§ Problem details:
Collect all lines from the records below that include the word "ampicillin".

§ Records from a data source:
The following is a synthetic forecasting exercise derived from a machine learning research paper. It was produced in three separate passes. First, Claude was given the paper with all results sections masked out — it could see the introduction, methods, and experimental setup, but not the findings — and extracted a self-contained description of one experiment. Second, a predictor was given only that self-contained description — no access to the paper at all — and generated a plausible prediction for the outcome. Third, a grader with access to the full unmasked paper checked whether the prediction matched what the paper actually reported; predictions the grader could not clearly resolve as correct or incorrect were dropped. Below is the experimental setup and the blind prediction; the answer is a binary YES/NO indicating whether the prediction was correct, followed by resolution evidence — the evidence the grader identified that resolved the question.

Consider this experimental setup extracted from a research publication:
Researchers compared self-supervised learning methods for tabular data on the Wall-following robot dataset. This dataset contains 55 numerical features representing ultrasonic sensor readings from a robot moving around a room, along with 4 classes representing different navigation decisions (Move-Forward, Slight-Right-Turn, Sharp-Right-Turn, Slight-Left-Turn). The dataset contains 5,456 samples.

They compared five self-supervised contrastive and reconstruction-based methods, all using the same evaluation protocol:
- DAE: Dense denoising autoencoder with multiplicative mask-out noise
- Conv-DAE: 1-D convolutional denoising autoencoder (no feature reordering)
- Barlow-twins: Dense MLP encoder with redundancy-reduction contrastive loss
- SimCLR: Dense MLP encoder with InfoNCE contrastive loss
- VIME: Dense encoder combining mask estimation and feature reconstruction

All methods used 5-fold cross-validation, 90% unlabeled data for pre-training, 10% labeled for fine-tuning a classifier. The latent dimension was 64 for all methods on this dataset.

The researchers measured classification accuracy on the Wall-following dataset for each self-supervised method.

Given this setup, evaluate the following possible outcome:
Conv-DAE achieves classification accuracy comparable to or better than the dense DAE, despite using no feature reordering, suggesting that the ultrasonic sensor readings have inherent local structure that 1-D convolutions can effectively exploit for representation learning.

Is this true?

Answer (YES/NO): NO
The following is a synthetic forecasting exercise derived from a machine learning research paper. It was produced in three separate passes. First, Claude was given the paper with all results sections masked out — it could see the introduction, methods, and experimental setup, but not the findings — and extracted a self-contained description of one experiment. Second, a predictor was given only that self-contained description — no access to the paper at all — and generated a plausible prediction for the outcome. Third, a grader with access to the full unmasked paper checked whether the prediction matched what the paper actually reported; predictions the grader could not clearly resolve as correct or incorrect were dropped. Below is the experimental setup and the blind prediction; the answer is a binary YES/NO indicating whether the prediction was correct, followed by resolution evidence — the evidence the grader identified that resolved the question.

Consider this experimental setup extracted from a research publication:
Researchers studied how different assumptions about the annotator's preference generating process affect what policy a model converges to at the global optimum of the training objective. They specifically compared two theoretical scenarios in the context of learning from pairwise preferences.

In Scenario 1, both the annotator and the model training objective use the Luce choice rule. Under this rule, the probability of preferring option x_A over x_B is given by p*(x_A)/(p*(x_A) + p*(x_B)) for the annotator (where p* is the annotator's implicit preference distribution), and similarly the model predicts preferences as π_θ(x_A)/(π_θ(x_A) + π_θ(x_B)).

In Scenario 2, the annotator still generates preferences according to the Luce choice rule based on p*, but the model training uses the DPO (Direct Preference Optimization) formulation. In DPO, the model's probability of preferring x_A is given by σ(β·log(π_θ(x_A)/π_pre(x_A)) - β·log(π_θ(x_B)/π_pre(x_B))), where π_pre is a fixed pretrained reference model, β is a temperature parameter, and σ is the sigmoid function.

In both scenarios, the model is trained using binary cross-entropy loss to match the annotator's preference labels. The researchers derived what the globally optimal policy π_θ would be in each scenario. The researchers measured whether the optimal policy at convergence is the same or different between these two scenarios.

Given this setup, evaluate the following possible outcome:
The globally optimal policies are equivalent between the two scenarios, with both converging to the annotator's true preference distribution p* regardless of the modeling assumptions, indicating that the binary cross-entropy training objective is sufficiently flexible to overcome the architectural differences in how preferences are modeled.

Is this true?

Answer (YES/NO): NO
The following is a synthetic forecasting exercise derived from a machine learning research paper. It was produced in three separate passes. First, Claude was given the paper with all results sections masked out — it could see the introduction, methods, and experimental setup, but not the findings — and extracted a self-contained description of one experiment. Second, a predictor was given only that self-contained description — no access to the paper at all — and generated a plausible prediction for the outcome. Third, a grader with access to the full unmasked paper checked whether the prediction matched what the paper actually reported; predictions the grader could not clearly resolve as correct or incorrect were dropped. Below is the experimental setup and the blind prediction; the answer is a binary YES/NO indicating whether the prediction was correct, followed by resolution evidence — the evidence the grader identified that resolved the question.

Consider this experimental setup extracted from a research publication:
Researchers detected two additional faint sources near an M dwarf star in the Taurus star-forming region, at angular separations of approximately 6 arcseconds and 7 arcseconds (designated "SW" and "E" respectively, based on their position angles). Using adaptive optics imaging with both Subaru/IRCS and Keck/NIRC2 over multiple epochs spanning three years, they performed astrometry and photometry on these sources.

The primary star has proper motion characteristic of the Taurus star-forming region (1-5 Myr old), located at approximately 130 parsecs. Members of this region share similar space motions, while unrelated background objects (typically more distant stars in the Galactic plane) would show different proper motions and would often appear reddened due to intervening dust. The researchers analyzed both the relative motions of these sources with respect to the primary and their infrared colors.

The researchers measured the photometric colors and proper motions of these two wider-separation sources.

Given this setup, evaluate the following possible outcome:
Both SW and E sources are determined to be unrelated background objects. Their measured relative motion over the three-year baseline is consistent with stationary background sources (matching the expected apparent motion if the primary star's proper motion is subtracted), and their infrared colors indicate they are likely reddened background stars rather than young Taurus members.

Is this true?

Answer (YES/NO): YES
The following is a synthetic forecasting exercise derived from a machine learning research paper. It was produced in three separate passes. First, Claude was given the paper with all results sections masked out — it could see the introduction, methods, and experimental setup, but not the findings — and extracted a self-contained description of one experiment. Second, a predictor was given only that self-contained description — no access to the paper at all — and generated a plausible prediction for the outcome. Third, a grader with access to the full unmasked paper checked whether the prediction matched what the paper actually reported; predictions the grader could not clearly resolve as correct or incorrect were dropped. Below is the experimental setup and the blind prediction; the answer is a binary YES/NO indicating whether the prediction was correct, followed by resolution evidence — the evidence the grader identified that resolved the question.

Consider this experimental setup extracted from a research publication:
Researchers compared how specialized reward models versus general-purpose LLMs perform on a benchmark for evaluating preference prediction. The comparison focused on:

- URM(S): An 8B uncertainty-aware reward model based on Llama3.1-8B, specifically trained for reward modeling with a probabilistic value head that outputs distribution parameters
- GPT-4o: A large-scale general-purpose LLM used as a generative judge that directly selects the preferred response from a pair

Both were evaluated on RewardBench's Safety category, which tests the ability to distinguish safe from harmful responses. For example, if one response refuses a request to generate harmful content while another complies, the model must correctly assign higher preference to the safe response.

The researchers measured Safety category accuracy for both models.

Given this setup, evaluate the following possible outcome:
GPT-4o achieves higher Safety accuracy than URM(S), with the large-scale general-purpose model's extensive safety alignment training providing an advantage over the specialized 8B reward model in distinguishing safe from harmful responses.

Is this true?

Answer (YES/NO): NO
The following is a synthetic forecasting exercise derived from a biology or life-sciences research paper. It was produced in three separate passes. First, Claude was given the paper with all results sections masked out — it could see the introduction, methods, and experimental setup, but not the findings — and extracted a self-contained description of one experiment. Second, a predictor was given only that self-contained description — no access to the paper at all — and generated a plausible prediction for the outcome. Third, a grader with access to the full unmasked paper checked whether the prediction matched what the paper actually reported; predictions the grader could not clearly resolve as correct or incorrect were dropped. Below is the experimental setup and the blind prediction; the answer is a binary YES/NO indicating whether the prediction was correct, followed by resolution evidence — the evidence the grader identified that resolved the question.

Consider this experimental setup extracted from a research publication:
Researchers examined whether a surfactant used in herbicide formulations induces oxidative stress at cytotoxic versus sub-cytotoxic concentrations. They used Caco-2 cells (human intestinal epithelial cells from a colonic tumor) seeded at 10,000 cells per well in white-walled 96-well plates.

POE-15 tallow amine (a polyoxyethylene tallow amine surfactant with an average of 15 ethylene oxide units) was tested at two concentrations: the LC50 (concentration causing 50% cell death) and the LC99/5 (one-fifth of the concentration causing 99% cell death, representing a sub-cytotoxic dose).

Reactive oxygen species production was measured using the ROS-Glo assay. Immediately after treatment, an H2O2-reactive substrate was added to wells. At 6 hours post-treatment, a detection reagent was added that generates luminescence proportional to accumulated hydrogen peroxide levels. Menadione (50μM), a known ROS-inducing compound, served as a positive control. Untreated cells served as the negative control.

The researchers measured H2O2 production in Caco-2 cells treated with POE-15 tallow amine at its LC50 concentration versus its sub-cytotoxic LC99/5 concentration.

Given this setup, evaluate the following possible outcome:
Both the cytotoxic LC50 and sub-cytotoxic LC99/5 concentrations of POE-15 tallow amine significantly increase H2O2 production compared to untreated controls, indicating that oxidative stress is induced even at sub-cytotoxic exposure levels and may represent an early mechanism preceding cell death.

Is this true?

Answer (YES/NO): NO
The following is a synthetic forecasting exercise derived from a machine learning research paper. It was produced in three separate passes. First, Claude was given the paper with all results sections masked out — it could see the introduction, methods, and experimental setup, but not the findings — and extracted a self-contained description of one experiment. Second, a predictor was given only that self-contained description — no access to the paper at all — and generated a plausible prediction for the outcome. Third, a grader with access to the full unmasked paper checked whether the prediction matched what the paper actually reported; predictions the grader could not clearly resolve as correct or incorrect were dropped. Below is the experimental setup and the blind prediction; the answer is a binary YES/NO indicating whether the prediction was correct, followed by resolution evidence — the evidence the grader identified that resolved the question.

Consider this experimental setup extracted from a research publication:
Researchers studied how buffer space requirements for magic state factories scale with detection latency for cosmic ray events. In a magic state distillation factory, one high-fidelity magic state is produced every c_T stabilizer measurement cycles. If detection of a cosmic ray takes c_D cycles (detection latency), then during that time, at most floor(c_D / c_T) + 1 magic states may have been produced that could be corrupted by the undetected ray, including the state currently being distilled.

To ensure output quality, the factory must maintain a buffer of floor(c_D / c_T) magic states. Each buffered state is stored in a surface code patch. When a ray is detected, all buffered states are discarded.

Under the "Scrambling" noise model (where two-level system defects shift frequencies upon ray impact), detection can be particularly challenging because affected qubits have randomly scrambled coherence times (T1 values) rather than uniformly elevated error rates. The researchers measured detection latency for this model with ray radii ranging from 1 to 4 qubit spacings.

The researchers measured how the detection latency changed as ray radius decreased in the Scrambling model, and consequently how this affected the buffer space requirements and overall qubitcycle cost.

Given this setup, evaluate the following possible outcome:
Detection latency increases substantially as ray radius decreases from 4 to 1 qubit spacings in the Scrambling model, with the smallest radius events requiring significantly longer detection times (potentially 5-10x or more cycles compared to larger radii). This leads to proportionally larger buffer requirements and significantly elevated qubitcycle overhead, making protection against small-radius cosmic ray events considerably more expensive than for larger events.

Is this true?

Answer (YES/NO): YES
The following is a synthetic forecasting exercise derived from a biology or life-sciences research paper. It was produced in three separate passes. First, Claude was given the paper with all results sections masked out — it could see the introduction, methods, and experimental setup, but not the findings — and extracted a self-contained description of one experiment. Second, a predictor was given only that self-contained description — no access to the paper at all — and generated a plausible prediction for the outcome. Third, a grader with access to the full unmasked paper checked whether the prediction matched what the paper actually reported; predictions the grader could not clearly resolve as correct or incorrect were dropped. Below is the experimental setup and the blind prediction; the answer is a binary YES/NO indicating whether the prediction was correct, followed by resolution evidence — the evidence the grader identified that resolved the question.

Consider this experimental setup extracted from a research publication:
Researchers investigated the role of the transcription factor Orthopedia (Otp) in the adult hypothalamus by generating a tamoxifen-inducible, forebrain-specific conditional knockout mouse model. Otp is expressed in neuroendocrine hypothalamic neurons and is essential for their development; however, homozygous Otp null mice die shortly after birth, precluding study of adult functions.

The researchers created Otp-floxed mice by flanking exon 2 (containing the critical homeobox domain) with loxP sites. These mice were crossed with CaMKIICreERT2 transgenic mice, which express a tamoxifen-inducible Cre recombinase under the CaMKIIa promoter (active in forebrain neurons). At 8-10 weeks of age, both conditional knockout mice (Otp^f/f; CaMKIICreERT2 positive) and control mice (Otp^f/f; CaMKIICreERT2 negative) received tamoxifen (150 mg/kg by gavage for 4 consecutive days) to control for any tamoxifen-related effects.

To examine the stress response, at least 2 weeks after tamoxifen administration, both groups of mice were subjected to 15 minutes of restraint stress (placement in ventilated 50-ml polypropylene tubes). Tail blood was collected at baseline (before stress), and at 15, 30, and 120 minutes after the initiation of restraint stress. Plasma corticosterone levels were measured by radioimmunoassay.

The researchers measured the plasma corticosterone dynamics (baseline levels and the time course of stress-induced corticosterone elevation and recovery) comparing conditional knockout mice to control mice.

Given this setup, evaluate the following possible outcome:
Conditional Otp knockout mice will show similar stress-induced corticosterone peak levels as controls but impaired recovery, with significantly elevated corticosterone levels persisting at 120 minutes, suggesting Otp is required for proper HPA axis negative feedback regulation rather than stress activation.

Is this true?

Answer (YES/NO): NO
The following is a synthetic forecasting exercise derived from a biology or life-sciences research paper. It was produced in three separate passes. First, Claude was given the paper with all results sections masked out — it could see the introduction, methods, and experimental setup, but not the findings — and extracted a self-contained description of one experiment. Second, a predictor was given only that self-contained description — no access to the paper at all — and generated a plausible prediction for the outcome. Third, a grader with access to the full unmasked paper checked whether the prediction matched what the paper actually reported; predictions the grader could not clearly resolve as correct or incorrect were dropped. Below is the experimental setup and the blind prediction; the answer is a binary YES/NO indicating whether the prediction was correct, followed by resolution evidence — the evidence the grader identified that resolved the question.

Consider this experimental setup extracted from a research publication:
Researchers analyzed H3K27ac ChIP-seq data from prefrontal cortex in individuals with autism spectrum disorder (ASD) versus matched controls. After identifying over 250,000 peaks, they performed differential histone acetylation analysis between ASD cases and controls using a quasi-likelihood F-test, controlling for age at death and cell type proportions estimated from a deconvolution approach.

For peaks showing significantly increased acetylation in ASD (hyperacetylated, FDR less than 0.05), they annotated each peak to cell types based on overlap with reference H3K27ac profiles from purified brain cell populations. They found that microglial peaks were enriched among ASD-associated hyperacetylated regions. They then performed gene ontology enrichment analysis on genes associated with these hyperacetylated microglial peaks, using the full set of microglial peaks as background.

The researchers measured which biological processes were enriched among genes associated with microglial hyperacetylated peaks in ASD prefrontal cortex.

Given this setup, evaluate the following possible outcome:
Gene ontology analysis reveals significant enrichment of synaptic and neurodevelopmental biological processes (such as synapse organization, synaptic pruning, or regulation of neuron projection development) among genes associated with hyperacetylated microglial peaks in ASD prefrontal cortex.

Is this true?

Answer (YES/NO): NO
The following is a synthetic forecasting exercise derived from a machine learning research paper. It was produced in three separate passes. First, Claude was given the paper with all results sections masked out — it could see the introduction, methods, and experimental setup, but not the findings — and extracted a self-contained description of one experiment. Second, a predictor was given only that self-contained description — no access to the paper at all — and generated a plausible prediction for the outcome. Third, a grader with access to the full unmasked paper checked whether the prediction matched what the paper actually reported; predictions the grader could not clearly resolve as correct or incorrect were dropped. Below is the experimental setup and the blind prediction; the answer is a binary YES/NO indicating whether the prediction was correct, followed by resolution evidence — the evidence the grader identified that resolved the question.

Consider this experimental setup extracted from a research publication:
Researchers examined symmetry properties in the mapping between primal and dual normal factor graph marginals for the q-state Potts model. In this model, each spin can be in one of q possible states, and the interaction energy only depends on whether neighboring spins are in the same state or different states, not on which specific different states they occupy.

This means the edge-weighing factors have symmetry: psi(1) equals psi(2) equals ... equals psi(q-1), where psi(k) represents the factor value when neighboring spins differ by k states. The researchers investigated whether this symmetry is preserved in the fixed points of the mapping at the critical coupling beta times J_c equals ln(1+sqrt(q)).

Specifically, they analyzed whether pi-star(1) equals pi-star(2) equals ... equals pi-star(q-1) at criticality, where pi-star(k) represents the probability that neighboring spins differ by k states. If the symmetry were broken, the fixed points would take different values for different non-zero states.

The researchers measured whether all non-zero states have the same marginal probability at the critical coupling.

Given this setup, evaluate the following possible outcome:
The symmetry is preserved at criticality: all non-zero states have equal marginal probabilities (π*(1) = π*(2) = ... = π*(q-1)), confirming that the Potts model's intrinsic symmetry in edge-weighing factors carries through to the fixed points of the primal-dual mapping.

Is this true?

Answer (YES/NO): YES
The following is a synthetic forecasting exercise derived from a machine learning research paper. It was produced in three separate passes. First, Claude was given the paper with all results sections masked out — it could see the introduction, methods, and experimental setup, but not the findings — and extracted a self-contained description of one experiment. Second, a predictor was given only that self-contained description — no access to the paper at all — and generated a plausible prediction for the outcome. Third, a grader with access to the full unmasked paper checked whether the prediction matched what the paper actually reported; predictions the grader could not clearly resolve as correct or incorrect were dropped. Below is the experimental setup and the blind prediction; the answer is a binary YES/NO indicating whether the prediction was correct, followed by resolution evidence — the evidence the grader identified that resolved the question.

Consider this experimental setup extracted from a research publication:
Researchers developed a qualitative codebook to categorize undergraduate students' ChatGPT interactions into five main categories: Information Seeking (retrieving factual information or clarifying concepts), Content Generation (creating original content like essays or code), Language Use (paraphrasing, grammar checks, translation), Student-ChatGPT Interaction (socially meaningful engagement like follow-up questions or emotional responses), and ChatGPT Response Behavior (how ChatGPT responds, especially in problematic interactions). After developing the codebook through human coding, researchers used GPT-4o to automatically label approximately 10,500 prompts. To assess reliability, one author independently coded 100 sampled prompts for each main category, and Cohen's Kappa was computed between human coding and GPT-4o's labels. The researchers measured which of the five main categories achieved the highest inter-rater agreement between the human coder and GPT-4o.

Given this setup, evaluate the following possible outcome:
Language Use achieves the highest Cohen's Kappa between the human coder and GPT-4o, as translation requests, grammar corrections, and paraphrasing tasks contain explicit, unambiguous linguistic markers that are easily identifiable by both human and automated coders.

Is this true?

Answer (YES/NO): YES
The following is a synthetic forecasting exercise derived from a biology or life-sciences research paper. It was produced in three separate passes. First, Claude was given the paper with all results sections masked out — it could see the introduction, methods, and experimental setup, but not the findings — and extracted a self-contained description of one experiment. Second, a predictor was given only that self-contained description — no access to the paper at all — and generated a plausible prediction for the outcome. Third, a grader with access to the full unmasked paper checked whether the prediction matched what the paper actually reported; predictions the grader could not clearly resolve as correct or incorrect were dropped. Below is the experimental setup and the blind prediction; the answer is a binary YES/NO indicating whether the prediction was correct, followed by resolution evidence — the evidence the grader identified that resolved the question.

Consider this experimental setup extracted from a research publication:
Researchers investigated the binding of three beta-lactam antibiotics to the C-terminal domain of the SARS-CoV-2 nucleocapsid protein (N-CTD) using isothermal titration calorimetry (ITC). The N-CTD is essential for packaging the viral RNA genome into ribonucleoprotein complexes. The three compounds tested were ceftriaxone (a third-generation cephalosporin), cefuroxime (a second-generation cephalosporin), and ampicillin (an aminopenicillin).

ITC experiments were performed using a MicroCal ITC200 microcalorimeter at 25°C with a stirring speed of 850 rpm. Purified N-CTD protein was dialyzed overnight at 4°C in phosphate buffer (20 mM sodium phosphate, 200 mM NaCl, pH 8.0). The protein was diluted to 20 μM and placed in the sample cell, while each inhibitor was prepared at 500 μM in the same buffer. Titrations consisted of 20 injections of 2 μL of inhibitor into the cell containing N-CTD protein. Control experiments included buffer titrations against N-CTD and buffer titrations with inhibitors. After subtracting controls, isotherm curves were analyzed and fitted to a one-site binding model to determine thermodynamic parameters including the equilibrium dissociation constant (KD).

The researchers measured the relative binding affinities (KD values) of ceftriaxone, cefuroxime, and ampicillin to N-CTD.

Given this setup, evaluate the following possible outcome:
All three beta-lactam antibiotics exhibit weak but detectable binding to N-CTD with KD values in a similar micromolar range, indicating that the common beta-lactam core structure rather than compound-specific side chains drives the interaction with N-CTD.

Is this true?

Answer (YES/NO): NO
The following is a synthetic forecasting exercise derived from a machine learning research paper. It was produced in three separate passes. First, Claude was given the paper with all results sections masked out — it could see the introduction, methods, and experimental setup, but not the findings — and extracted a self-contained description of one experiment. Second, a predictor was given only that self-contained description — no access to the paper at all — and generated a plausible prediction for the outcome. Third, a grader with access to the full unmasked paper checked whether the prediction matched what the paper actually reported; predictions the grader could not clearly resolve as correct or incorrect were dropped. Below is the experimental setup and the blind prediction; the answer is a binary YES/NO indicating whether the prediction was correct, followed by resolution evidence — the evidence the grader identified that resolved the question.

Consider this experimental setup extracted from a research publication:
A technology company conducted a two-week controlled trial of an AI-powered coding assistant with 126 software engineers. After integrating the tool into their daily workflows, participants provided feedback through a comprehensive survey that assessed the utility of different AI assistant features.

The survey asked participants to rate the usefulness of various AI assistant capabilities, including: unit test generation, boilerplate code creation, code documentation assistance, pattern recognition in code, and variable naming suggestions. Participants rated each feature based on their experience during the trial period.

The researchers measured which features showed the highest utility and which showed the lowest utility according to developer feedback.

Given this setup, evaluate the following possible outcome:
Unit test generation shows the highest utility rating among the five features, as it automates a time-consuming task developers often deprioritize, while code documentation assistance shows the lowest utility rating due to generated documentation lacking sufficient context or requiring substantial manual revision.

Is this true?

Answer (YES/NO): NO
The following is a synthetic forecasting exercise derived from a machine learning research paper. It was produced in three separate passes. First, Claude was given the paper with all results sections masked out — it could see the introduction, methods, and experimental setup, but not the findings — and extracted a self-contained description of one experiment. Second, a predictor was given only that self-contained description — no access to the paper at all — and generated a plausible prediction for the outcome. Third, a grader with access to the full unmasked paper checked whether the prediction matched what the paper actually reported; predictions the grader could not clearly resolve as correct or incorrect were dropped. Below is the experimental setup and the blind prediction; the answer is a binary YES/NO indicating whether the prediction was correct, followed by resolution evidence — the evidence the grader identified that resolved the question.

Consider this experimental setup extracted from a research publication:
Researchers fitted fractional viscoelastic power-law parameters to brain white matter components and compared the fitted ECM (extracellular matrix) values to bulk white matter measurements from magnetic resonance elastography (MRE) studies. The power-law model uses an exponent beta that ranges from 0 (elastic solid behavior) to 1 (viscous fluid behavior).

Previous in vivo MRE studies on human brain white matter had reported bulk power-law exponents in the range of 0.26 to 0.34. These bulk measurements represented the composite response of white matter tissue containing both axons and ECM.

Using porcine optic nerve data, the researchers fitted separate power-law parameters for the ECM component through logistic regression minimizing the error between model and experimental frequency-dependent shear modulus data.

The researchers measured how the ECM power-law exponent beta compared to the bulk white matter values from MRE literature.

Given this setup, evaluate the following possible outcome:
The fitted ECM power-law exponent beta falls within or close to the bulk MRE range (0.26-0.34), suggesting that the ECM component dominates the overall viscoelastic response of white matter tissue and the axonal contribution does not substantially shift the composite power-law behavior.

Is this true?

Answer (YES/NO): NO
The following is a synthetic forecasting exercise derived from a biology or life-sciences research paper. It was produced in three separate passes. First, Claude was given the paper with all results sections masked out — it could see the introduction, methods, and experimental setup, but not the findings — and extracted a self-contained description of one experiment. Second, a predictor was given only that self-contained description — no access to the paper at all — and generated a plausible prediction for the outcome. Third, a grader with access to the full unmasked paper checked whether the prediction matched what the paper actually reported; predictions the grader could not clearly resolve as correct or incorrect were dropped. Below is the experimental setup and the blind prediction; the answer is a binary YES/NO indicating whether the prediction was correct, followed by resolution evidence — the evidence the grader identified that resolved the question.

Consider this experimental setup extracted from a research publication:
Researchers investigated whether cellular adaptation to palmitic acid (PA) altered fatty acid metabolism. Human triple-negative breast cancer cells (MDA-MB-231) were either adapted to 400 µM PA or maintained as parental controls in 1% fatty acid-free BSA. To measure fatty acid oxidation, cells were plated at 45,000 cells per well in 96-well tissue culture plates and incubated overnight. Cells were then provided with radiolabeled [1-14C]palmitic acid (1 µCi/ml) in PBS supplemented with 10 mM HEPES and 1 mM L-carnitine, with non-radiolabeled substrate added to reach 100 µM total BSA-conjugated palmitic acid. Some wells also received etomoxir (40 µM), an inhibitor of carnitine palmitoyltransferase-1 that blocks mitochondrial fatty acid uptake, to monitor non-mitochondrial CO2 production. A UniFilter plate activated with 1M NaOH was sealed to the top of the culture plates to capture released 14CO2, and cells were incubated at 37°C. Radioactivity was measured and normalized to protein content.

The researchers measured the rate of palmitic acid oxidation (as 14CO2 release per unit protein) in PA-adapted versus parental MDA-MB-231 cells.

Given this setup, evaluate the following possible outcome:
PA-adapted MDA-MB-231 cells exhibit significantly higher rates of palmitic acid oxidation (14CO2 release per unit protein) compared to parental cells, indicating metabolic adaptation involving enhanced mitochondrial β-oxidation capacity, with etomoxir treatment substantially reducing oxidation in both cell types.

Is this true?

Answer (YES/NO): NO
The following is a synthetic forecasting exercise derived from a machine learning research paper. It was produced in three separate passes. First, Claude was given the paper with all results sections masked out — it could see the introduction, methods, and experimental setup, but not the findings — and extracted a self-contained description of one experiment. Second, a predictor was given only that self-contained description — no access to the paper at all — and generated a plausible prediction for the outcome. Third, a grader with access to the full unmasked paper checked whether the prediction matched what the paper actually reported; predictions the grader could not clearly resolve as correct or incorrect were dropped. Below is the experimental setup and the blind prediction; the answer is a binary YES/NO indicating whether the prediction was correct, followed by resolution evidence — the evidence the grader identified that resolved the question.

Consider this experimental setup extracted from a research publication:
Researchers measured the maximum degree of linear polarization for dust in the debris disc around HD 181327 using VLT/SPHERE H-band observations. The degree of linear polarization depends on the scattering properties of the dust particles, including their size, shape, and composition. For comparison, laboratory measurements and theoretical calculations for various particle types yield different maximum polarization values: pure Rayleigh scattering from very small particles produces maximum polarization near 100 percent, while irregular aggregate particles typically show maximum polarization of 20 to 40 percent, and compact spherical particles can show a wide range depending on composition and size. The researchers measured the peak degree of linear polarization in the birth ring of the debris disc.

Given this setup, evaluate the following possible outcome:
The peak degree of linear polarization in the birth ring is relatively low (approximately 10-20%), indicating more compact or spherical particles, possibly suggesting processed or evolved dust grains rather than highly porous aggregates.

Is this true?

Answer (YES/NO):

§ Solution to the exercise:
Researchers investigated the binding of three beta-lactam antibiotics to the C-terminal domain of the SARS-CoV-2 nucleocapsid protein (N-CTD) using isothermal titration calorimetry (ITC). The N-CTD is essential for packaging the viral RNA genome into ribonucleoprotein complexes. The three compounds tested were ceftriaxone (a third-generation cephalosporin), cefuroxime (a second-generation cephalosporin), and ampicillin (an aminopenicillin).
The researchers measured the relative binding affinities (KD values) of ceftriaxone, cefuroxime, and ampicillin to N-CTD.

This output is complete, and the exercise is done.